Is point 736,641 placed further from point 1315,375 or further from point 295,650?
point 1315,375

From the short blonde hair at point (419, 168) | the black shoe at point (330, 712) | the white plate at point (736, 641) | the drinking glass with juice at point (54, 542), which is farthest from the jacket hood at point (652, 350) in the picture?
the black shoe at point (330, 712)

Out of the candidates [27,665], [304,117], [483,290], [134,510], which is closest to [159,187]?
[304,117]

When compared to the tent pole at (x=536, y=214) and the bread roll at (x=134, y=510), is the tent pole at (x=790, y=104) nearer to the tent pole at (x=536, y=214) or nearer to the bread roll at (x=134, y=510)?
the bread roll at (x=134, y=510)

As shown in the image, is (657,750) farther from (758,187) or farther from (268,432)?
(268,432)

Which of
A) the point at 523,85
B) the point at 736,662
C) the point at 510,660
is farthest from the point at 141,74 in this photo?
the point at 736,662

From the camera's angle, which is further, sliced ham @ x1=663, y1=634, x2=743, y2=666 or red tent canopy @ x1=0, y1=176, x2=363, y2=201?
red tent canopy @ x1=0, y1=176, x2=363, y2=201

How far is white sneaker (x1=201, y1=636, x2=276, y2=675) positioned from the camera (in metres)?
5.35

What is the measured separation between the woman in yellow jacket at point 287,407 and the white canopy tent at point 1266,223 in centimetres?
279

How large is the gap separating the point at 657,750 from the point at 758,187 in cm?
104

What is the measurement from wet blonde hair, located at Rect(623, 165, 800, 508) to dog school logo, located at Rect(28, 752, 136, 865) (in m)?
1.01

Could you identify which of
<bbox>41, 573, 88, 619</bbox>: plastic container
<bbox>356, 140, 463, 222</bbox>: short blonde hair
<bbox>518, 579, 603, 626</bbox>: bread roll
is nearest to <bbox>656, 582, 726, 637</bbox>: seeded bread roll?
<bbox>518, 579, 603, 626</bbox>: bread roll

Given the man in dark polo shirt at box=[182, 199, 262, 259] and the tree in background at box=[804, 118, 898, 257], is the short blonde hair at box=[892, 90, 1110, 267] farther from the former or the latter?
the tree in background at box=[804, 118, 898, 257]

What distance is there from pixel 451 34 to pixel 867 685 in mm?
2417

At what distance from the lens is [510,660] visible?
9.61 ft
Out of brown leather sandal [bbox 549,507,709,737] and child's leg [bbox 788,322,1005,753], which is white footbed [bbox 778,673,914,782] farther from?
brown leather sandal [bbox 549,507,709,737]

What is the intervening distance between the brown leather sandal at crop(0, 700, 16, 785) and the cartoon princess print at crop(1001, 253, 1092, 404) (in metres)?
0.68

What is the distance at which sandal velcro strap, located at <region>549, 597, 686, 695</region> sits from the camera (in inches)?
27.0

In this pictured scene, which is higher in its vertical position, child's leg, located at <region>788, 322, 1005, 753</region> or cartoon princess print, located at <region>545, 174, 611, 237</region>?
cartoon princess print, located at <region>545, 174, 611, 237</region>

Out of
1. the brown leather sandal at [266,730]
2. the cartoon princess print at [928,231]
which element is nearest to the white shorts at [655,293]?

* [Stated problem]:
Print the entire listing above once more, reproducing every line without any changes.

* [Result of the exercise]:
Is point 736,641 placed further from point 1315,375 or further from point 295,650?
point 1315,375

From the short blonde hair at point (419, 168) | the black shoe at point (330, 712) | the white plate at point (736, 641) | the drinking glass with juice at point (54, 542), which is farthest from the jacket hood at point (652, 350) in the picture?
the black shoe at point (330, 712)

Out of the candidates [27,665], [304,117], [483,290], [134,510], which is closest to [159,187]?
[304,117]

When compared to the tent pole at (x=536, y=214) and the bread roll at (x=134, y=510), is the tent pole at (x=790, y=104) nearer to the tent pole at (x=536, y=214) or nearer to the bread roll at (x=134, y=510)?
the bread roll at (x=134, y=510)

As shown in the image, is (657,750) farther from (758,187) or farther from (268,432)?
(268,432)

Which of
A) the point at 523,85
B) the point at 736,662
C) the point at 510,660
is farthest from the point at 141,74 in this photo?
the point at 736,662

From the camera's angle, which is further, sliced ham @ x1=663, y1=634, x2=743, y2=666 or red tent canopy @ x1=0, y1=176, x2=363, y2=201?
red tent canopy @ x1=0, y1=176, x2=363, y2=201

How far is white sneaker (x1=201, y1=636, x2=276, y2=675) positioned from the camera (in metres)?
5.35

What is the measured separation between the woman in yellow jacket at point 287,407 and the white canopy tent at point 1266,223 in centimetres?
279

How large is the gap separating the point at 657,750 from the point at 758,187 in cm?
104

What is the measurement from wet blonde hair, located at Rect(623, 165, 800, 508) to dog school logo, located at Rect(28, 752, 136, 865) (in m)?
1.01

Could you identify which of
<bbox>41, 573, 88, 619</bbox>: plastic container
<bbox>356, 140, 463, 222</bbox>: short blonde hair
<bbox>518, 579, 603, 626</bbox>: bread roll
is nearest to <bbox>656, 582, 726, 637</bbox>: seeded bread roll?
<bbox>518, 579, 603, 626</bbox>: bread roll

Given the man in dark polo shirt at box=[182, 199, 262, 259] and the tree in background at box=[804, 118, 898, 257], is the short blonde hair at box=[892, 90, 1110, 267] farther from the former or the latter?
the tree in background at box=[804, 118, 898, 257]

What distance is there from pixel 451 34 to pixel 867 685 in mm?
2417

At what distance from the lens is [510,660] visible?
9.61 ft
Out of brown leather sandal [bbox 549,507,709,737] and child's leg [bbox 788,322,1005,753], which is white footbed [bbox 778,673,914,782] farther from?
brown leather sandal [bbox 549,507,709,737]

What is the intervening distance between the brown leather sandal at crop(0, 700, 16, 785) and the cartoon princess print at crop(1001, 253, 1092, 404) (in metres)?
0.68

What is the distance at which sandal velcro strap, located at <region>549, 597, 686, 695</region> sits from the camera (in inches)?
27.0

In this pictured scene, which is higher in its vertical position, child's leg, located at <region>788, 322, 1005, 753</region> or cartoon princess print, located at <region>545, 174, 611, 237</region>?
cartoon princess print, located at <region>545, 174, 611, 237</region>

Out of
1. the brown leather sandal at [266,730]
2. the cartoon princess print at [928,231]
which element is nearest to the white shorts at [655,293]?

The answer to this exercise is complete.